__WHAT YOU WILL DO__.
The lines to be copied run from the one containing "183, 227, 207)?" to the end of the material below; reproduce them exactly, including both ends, and nothing more.
───── THE DATA ─────
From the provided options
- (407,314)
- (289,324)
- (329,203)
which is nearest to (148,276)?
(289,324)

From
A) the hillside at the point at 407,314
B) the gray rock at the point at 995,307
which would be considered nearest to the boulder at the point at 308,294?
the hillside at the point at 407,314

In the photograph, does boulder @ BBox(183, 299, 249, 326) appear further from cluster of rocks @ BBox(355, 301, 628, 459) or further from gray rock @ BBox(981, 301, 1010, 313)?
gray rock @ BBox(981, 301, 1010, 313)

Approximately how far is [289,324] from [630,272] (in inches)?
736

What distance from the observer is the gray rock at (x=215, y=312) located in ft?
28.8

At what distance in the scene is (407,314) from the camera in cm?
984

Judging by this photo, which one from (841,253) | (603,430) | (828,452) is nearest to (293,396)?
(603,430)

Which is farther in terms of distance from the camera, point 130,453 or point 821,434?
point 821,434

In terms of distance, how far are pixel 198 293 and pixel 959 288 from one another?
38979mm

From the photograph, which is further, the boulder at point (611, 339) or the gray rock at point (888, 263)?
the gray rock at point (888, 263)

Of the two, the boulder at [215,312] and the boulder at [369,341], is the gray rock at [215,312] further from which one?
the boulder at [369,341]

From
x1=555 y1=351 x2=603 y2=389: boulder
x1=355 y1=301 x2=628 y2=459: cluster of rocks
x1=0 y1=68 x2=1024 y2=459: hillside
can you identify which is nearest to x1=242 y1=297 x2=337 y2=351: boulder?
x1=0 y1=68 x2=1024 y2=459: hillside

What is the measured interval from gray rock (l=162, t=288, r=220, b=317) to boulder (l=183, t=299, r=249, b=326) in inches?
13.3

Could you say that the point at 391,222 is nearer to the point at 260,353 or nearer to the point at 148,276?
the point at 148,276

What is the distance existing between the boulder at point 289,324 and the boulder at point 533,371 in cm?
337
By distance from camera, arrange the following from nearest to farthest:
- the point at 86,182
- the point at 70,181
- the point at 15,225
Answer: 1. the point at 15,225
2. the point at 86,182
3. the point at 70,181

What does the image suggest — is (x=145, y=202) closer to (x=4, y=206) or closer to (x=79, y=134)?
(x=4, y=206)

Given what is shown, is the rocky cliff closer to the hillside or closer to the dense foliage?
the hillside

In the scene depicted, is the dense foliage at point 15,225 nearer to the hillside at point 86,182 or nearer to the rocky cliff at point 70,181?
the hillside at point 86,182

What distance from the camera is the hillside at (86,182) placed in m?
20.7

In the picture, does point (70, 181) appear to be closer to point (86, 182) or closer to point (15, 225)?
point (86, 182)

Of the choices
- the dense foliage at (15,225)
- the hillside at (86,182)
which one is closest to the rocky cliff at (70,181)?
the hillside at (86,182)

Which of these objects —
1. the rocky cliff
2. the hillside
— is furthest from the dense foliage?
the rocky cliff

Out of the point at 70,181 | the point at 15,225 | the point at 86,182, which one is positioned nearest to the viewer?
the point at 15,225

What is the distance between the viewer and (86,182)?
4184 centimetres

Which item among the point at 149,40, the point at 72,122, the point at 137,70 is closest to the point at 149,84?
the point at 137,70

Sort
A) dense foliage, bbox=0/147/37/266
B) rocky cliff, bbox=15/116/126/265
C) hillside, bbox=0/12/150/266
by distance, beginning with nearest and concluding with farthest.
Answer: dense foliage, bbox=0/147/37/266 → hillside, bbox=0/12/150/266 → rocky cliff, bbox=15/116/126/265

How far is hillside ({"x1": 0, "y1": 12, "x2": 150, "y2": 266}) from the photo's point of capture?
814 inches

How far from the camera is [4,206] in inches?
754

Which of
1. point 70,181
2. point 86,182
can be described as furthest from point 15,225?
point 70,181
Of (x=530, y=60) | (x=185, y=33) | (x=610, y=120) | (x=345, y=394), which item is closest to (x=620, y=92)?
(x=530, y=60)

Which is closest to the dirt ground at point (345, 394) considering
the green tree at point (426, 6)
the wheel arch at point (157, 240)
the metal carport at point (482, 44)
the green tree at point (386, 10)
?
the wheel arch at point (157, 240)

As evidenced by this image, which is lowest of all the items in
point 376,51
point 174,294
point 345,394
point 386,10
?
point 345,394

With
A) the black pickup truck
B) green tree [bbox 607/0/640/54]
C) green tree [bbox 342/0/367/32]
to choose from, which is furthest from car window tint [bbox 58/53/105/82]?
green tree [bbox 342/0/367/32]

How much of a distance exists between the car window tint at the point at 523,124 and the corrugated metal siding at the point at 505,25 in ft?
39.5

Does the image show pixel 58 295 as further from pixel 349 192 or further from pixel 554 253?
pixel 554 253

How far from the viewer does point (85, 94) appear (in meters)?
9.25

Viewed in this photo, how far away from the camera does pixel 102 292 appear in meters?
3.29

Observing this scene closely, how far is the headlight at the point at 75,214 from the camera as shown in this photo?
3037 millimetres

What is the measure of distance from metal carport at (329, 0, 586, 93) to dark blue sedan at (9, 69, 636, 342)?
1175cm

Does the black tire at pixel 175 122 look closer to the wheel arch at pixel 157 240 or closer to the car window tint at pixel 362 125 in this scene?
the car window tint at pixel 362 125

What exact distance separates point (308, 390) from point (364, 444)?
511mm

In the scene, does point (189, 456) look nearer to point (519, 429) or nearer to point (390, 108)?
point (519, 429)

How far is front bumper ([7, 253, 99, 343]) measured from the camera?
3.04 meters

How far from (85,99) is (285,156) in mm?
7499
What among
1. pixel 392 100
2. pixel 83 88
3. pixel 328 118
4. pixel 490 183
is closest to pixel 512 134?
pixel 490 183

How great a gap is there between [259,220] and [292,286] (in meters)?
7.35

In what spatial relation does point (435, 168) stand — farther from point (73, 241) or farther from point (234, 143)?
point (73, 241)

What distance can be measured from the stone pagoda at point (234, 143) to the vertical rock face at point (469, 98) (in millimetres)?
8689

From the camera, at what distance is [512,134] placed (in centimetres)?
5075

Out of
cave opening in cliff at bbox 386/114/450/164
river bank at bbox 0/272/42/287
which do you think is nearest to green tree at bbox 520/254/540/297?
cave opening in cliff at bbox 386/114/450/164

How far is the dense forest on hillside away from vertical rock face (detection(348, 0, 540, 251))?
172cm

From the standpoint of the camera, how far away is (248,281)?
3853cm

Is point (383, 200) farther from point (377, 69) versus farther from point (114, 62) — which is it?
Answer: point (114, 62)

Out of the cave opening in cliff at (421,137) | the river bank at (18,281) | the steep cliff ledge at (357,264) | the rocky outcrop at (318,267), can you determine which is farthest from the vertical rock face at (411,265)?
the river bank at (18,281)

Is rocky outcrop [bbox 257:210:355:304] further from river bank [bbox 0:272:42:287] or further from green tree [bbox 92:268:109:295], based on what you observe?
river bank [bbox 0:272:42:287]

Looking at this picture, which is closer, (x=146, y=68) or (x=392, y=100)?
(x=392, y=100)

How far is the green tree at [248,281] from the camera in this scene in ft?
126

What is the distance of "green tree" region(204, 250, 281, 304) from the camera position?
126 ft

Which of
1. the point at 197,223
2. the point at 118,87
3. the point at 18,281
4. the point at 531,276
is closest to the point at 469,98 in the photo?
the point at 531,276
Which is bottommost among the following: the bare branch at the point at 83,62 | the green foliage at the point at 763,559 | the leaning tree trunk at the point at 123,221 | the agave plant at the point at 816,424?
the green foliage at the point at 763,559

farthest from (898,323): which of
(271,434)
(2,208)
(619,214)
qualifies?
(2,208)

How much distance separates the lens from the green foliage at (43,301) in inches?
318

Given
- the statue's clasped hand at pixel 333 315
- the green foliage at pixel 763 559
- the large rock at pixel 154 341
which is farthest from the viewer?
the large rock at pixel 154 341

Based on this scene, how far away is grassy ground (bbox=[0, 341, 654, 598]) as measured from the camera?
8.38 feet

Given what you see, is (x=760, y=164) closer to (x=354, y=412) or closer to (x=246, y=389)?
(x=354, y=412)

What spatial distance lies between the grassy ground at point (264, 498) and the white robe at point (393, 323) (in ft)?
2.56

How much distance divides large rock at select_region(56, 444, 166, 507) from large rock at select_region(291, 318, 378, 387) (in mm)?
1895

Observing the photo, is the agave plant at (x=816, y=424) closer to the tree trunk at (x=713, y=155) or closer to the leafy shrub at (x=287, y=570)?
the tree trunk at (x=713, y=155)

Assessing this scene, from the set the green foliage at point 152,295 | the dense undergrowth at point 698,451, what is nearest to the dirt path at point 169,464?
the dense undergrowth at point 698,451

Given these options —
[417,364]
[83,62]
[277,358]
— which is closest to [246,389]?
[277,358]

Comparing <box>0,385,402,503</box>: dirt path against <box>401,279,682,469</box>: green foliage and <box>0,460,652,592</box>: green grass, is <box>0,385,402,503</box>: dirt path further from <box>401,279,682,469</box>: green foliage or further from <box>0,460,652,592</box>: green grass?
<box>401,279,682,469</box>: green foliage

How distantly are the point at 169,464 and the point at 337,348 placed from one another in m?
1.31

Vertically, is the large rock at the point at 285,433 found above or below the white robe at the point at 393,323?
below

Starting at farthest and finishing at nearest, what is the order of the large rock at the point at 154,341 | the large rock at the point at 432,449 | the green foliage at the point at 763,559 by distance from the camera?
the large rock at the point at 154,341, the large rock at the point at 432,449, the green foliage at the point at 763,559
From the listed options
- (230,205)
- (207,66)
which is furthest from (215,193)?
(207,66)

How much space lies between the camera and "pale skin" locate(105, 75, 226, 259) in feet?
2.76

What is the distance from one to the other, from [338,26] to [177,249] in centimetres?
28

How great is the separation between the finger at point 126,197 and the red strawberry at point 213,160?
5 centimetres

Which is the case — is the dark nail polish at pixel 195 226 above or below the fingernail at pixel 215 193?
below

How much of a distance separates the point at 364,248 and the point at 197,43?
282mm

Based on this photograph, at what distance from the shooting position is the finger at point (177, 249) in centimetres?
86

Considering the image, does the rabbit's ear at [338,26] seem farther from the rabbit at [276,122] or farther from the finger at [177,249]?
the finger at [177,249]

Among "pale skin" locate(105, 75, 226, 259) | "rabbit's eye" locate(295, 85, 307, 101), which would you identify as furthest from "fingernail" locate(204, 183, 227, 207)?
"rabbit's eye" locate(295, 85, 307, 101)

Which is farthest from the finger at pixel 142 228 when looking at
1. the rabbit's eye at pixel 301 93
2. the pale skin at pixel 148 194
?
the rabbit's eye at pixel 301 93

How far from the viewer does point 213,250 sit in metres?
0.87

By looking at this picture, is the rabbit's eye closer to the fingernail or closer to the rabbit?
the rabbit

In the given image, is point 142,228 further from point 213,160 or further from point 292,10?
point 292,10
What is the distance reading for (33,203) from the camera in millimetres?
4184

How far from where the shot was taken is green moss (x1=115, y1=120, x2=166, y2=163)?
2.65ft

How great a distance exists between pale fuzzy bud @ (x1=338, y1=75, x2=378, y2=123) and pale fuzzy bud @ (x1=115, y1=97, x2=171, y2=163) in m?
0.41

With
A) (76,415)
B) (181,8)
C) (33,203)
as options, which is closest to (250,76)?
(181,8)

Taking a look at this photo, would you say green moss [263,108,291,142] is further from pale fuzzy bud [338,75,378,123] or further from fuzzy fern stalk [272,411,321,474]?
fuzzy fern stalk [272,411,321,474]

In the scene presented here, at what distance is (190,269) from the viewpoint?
─────
__RESULT OF THE EXERCISE__.
Among "pale skin" locate(105, 75, 226, 259) | "rabbit's eye" locate(295, 85, 307, 101), which would you identify as furthest from "fingernail" locate(204, 183, 227, 207)?
"rabbit's eye" locate(295, 85, 307, 101)

Which is farthest from the finger at pixel 142 228 when looking at
1. the rabbit's eye at pixel 301 93
2. the pale skin at pixel 148 194
?
the rabbit's eye at pixel 301 93

How far from the viewer does point 213,250 sit in metres?
0.87

By looking at this picture, is the rabbit's eye closer to the fingernail or closer to the rabbit?
the rabbit

In the given image, is point 142,228 further from point 213,160 or further from point 292,10?
point 292,10
What is the distance reading for (33,203) from the camera in millimetres?
4184

How far from where the shot was taken is green moss (x1=115, y1=120, x2=166, y2=163)?
2.65ft

How great a distance exists between pale fuzzy bud @ (x1=338, y1=75, x2=378, y2=123) and pale fuzzy bud @ (x1=115, y1=97, x2=171, y2=163) in m?
0.41

With
A) (76,415)
B) (181,8)
C) (33,203)
as options, which is closest to (250,76)?
(181,8)

Taking a look at this photo, would you say green moss [263,108,291,142] is further from pale fuzzy bud [338,75,378,123] or further from fuzzy fern stalk [272,411,321,474]?
fuzzy fern stalk [272,411,321,474]

In the scene presented here, at what distance is (190,269) from the viewpoint?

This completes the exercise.